Chart 3 shows that the Quality of Service (QoS) policy for all the OpenFlow connections is Best Effort (BE). Best Effort is the default priority class for traffic in the network, leaving the OpenFlow control channels vulnerable to network congestion. Assigning a high priority to the OpenFlow protocol would ensure that OpenFlow messages could traverse the network during periods of congestion, allowing the controller to take corrective action to mitigate the congestion.

OpenFlow and sFlow
The paper, sFlow and OpenFlow, describes how the OpenFlow and sFlow standards complement one another. Monitoring using sFlow provides visibility into network traffic that allows the OpenFlow controller to dynamically allocate network resources based on changing network demands.

More generally, the Data center convergence, visibility and control presentation describes the critical role that measurement plays in managing costs and optimizing performance in converged, virtualized and cloud environments.

Tuesday, November 15, 2011

Eye of Sauron

Credit: The Lord of the Rings: Return of the King

In The Lord of the Rings: The Return of the King, Sauron's eye is drawn to movement, making it hard for his enemies to escape notice. The sFlow packet sampling mechanism operates in a similar way, devoting resources where they are most needed in order to provide network-wide visibility.

In a typical sFlow deployment, every port on every switch is configured to sample traffic with fixed probabilities. This strategy for setting sampling rates is effective because the distribution of traffic in data centers is extremely irregular: only a small number of links are busy at any given moment and the set of busy links can change quickly. As the traffic on a link increases, additional samples are generated, allowing the central sFlow analyzer to immediately detect the increased traffic and the path the traffic takes across the network. When the link traffic decreases, fewer samples are generated, reducing the load on the sFlow analyzer so that it can focus on active parts of the network.

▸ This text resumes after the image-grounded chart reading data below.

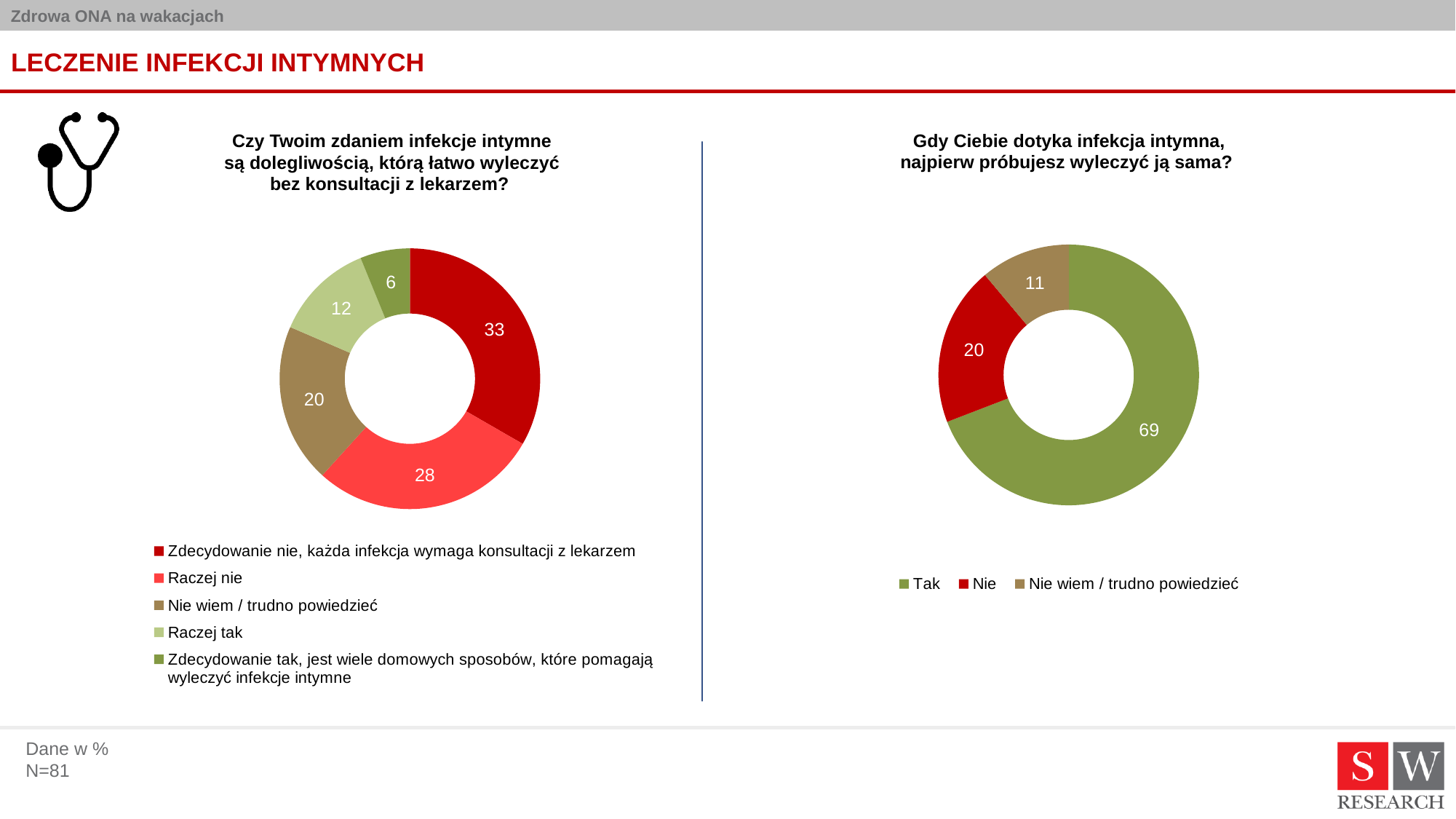
In the right chart ("Gdy Ciebie dotyka infekcja intymna..."), which is larger, "Nie" or "Nie wiem / trudno powiedzieć"? Nie In the right chart ("Gdy Ciebie dotyka infekcja intymna..."), what colour is the "Tak" slice? Green In the left chart ("Czy Twoim zdaniem infekcje intymne..."), what is the value for "Zdecydowanie tak, jest wiele domowych sposobów, które pomagają wyleczyć infekcje intymne"? 6 In the left chart ("Czy Twoim zdaniem infekcje intymne..."), what is the difference between "Zdecydowanie nie" and "Raczej tak"? 21 In the right chart ("Gdy Ciebie dotyka infekcja intymna..."), what is the difference between "Tak" and "Nie"? 49 In the right chart ("Gdy Ciebie dotyka infekcja intymna..."), what is the value for "Nie wiem / trudno powiedzieć"? 11 In the left chart ("Czy Twoim zdaniem infekcje intymne..."), which category has the highest value? Zdecydowanie nie, każda infekcja wymaga konsultacji z lekarzem In the left chart ("Czy Twoim zdaniem infekcje intymne są dolegliwością, którą łatwo wyleczyć bez konsultacji z lekarzem?"), what is the value for "Raczej nie"? 28 In the right chart ("Gdy Ciebie dotyka infekcja intymna, najpierw próbujesz wyleczyć ją sama?"), what is the value for "Tak"? 69 In the left chart ("Czy Twoim zdaniem infekcje intymne..."), which category has the lowest value? Zdecydowanie tak, jest wiele domowych sposobów, które pomagają wyleczyć infekcje intymne In the left chart ("Czy Twoim zdaniem infekcje intymne..."), how many categories does the legend list? 5 What kind of chart is the right chart ("Gdy Ciebie dotyka infekcja intymna...")? Donut (pie) chart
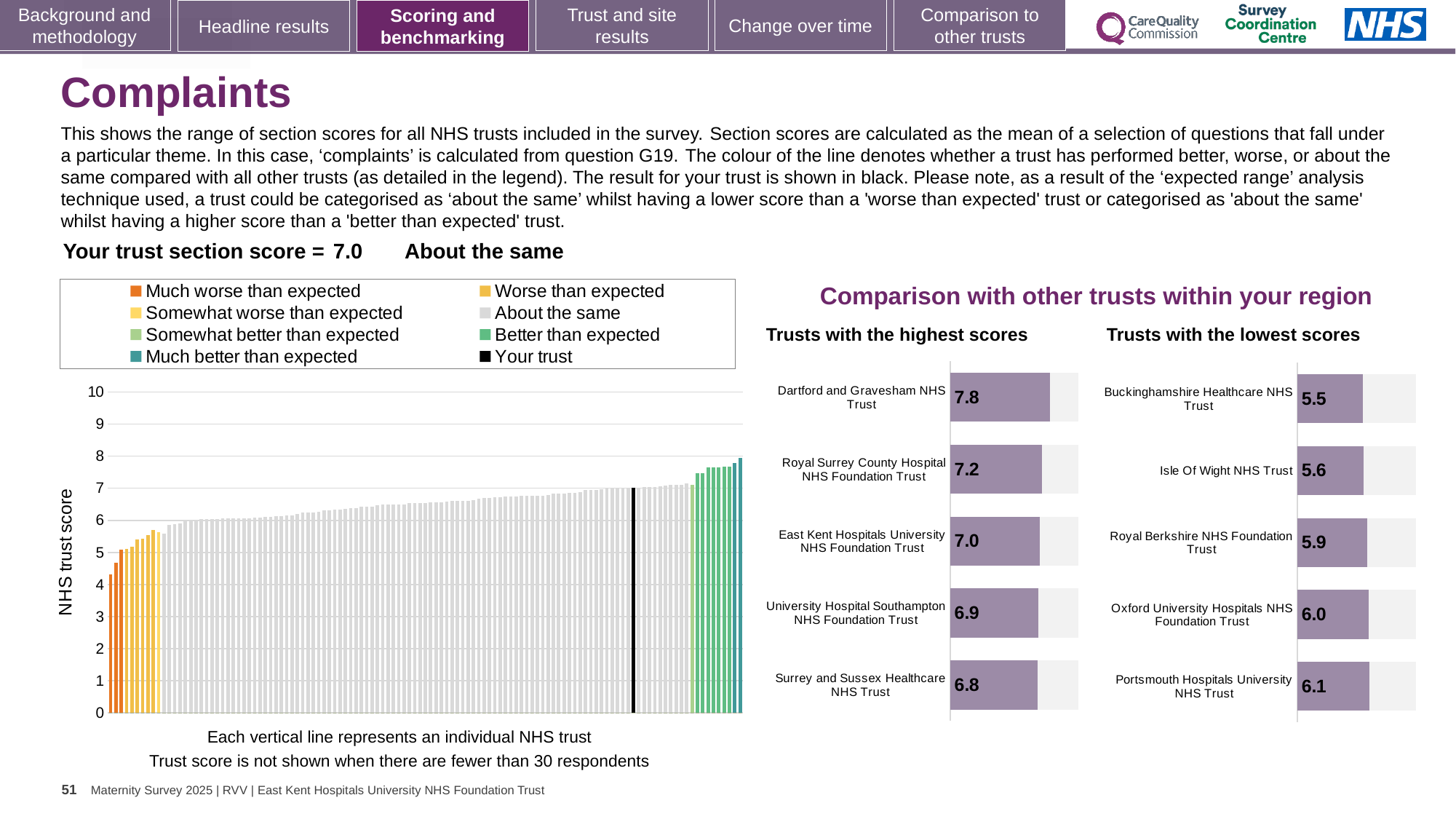
In the NHS trust score chart on the left, is the value for your trust (the black bar) greater or less than 6? greater In the 'Trusts with the highest scores' chart, what is the score for East Kent Hospitals University NHS Foundation Trust? 7.0 What kind of chart is the NHS trust score chart on the left? Bar chart How many entries does the legend of the NHS trust score chart list? 8 In the 'Trusts with the lowest scores' chart, which trust has the lowest score? Buckinghamshire Healthcare NHS Trust In the 'Trusts with the lowest scores' chart, what is the score for Isle Of Wight NHS Trust? 5.6 In the 'Trusts with the lowest scores' chart, what is the difference between the scores of Portsmouth Hospitals University NHS Trust and Buckinghamshire Healthcare NHS Trust? 0.6 In the 'Trusts with the lowest scores' chart, which has the larger score: Royal Berkshire NHS Foundation Trust or Oxford University Hospitals NHS Foundation Trust? Oxford University Hospitals NHS Foundation Trust In the 'Trusts with the highest scores' chart, which trust has the highest score? Dartford and Gravesham NHS Trust How many trusts are shown in the 'Trusts with the highest scores' chart? 5 In the 'Trusts with the highest scores' chart, what is the score for Dartford and Gravesham NHS Trust? 7.8 In the 'Trusts with the highest scores' chart, what is the difference between the scores of Dartford and Gravesham NHS Trust and Surrey and Sussex Healthcare NHS Trust? 1.0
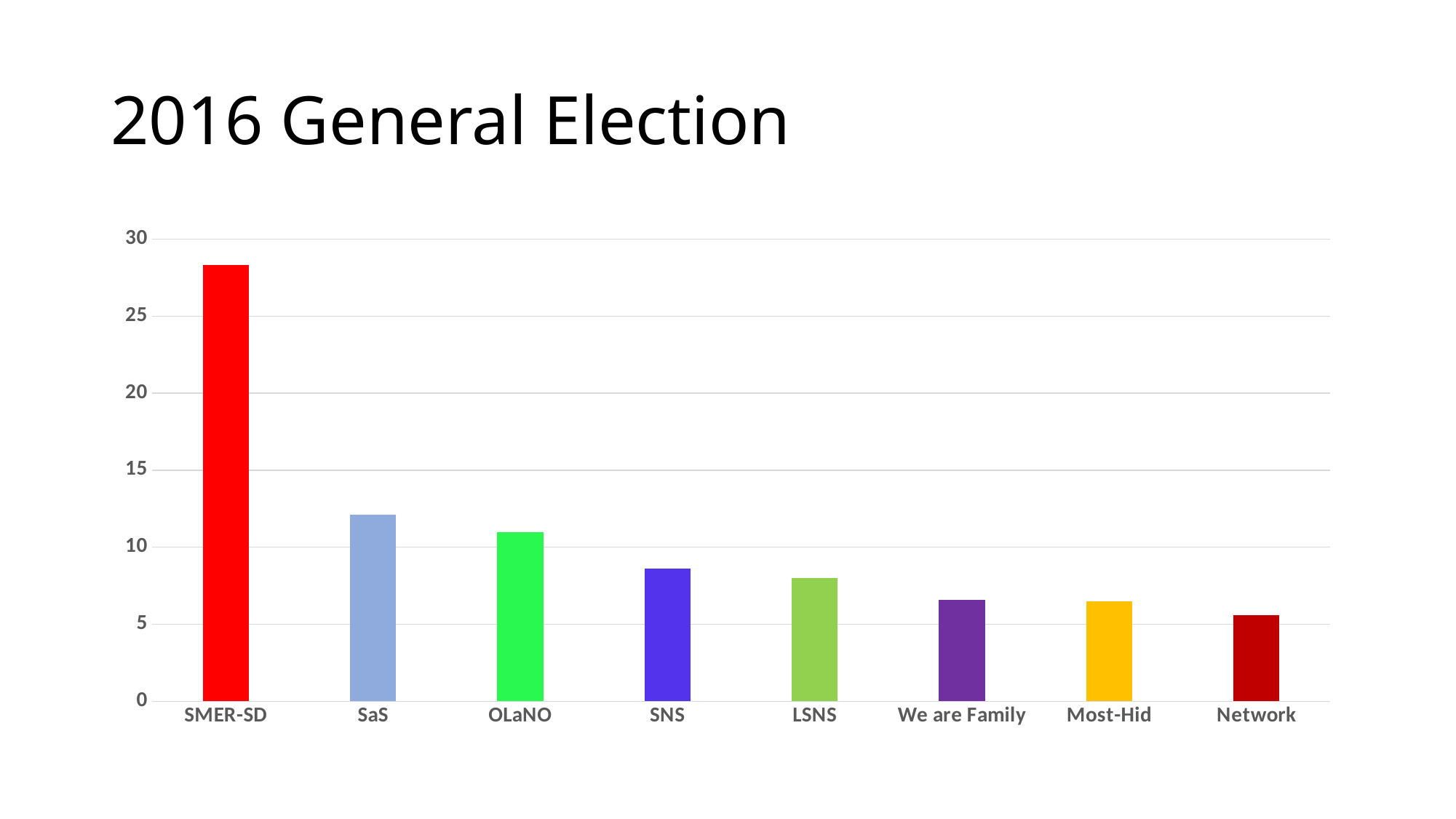
What type of chart is shown on the slide? bar chart Which party has the highest bar in the chart? SMER-SD What is the title of the slide containing the chart? 2016 General Election Which is larger, the value for SaS or the value for LSNS? SaS Is the value for OLaNO greater or less than 15? less Is the value for SMER-SD greater or less than 25? greater Do the bar values rise or fall from left to right along the x axis? fall Is the value for SaS greater or less than 10? greater Which party has the lowest bar in the chart? Network How many parties are shown on the x axis? 8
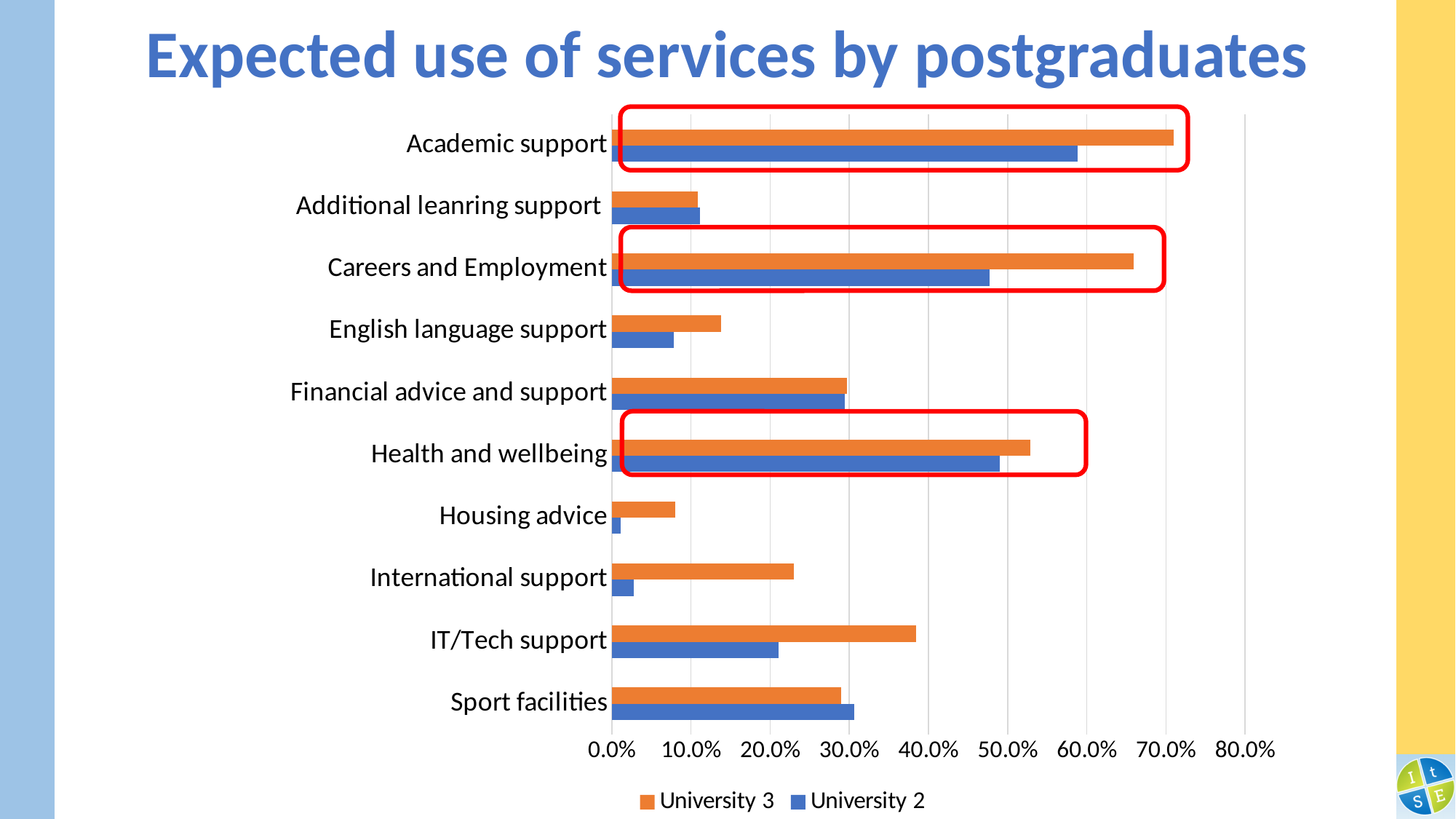
For Housing advice, which university has the larger value, University 3 or University 2? University 3 Is the University 3 value for Academic support greater or less than 60.0%? greater For Careers and Employment, which university has the larger value, University 3 or University 2? University 3 Which service has the highest value for University 2? Academic support What kind of chart is shown on the slide? bar chart Which service has the lowest value for University 2? Housing advice How many series does the legend list? 2 How many service categories are plotted on the chart? 10 What is the title of the chart? Expected use of services by postgraduates Is the University 3 value for IT/Tech support greater or less than 30.0%? greater Which service has the highest value for University 3? Academic support Is the University 2 value for International support greater or less than 10.0%? less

The sFlow standard offers network-wide surveillance with the scalability to monitor tens of thousands of links. As network convergence and virtualization puts increasing pressure on the network, visibility is essential for the effective control of network resources needed to deliver reliable services. Building a network visibility strategy around sFlow maximizes the choice of vendors, ensures interoperable monitoring in mixed vendor environments, eliminates vendor lock-in and facilitating "best in class" product selection.

Tuesday, November 8, 2011

DevOps

Credit: Wikimedia
DevOps is an emerging set of principles, methods and practices for communication, collaboration and integration between software development and IT operations professionals - Wikipedia.

The article Instrumentation and Observability describes the critical role that instrumentation plays in the DevOps process, "To progress, one must ask questions. These questions must be answered." The article goes on to state, "To observe a situation without changing it is the ultimate achievement." Finally, the case is made for pervasively embedding instrumentation within the production environment, "applications should expose this information as a consequence of normal behavior."

The sFlow standard embeds lightweight instrumentation within switches, servers and applications throughout the data center. sFlow is highly scalable, combining an efficient "push" mechanism with statistical sampling in order to provide continuous, real-time, data center wide visibility.

The article, Host-based sFlow: the drop-in, cloud-friendly monitoring standard, describes some of the operational benefits of sFlow. The granular visibility into scale-out web applications provided by sFlow facilitates DevOps by allowing software developers to see how services perform at scale and identify bottlenecks that can be eliminated through continuous refinement of application logic. At the same time, visibility into application transactions, response times and throughput allows operations teams to flexibly allocate network and server resources as demand changes, controlling costs and ensuring optimal performance.